__GIVEN REQUEST__: Arrange every one of the entries below as a two-column CSV with the headers "query" and "response", one row per entry. Put each entry's text and its answer in a single quoted field apiece, replacing any line breaks with spaces.
+++ AVAILABLE DATA
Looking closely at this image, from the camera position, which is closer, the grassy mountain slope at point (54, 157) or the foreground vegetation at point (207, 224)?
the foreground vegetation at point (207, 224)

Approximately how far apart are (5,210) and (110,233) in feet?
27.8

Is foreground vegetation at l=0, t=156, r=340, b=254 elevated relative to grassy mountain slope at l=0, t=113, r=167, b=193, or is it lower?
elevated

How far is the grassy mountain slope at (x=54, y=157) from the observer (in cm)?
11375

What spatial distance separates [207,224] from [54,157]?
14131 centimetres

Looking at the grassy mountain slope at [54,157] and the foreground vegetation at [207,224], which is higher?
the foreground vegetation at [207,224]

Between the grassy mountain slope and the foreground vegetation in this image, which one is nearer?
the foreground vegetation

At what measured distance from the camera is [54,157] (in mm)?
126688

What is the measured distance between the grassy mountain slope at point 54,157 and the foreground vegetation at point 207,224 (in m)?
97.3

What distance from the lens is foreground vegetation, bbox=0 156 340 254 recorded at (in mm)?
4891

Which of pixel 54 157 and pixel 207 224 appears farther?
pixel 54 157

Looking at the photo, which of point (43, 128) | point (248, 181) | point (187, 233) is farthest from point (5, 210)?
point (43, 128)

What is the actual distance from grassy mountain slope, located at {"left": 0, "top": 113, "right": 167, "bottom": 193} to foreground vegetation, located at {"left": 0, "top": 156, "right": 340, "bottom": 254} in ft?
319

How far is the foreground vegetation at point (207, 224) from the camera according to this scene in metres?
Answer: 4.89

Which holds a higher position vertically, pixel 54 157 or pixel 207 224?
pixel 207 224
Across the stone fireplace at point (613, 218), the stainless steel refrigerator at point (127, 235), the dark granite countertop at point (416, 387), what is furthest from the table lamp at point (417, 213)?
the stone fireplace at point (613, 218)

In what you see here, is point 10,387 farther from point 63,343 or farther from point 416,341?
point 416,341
++++++
__CORRECT ANSWER__:
query,response
"Looking closely at this image, from the camera position, which is closer, the grassy mountain slope at point (54, 157) or the foreground vegetation at point (207, 224)?","the foreground vegetation at point (207, 224)"
"Approximately how far apart are (5,210) and (110,233) in feet?","27.8"
"Is foreground vegetation at l=0, t=156, r=340, b=254 elevated relative to grassy mountain slope at l=0, t=113, r=167, b=193, or is it lower?","elevated"
"How far is the grassy mountain slope at (x=54, y=157) from the observer (in cm)?","11375"
"What spatial distance separates [207,224] from [54,157]?","14131 centimetres"
"Looking at the grassy mountain slope at [54,157] and the foreground vegetation at [207,224], which is higher?","the foreground vegetation at [207,224]"
"Between the grassy mountain slope and the foreground vegetation in this image, which one is nearer?","the foreground vegetation"
"At what measured distance from the camera is [54,157] (in mm)?","126688"
"What is the measured distance between the grassy mountain slope at point 54,157 and the foreground vegetation at point 207,224 (in m)?","97.3"
"What distance from the lens is foreground vegetation, bbox=0 156 340 254 recorded at (in mm)?","4891"
"Which of pixel 54 157 and pixel 207 224 appears farther?","pixel 54 157"
"Looking at the photo, which of point (43, 128) | point (248, 181) | point (187, 233) is farthest from point (5, 210)?","point (43, 128)"
"What is the actual distance from grassy mountain slope, located at {""left"": 0, ""top"": 113, ""right"": 167, ""bottom"": 193} to foreground vegetation, located at {""left"": 0, ""top"": 156, ""right"": 340, ""bottom"": 254} in ft?","319"
"How far is the foreground vegetation at point (207, 224) from the camera according to this scene in metres?","Answer: 4.89"
"Which holds a higher position vertically, pixel 54 157 or pixel 207 224?","pixel 207 224"
"Across the stone fireplace at point (613, 218), the stainless steel refrigerator at point (127, 235), the dark granite countertop at point (416, 387), what is furthest from the table lamp at point (417, 213)?","the stone fireplace at point (613, 218)"
"In what you see here, is point 10,387 farther from point 63,343 or farther from point 416,341?","point 416,341"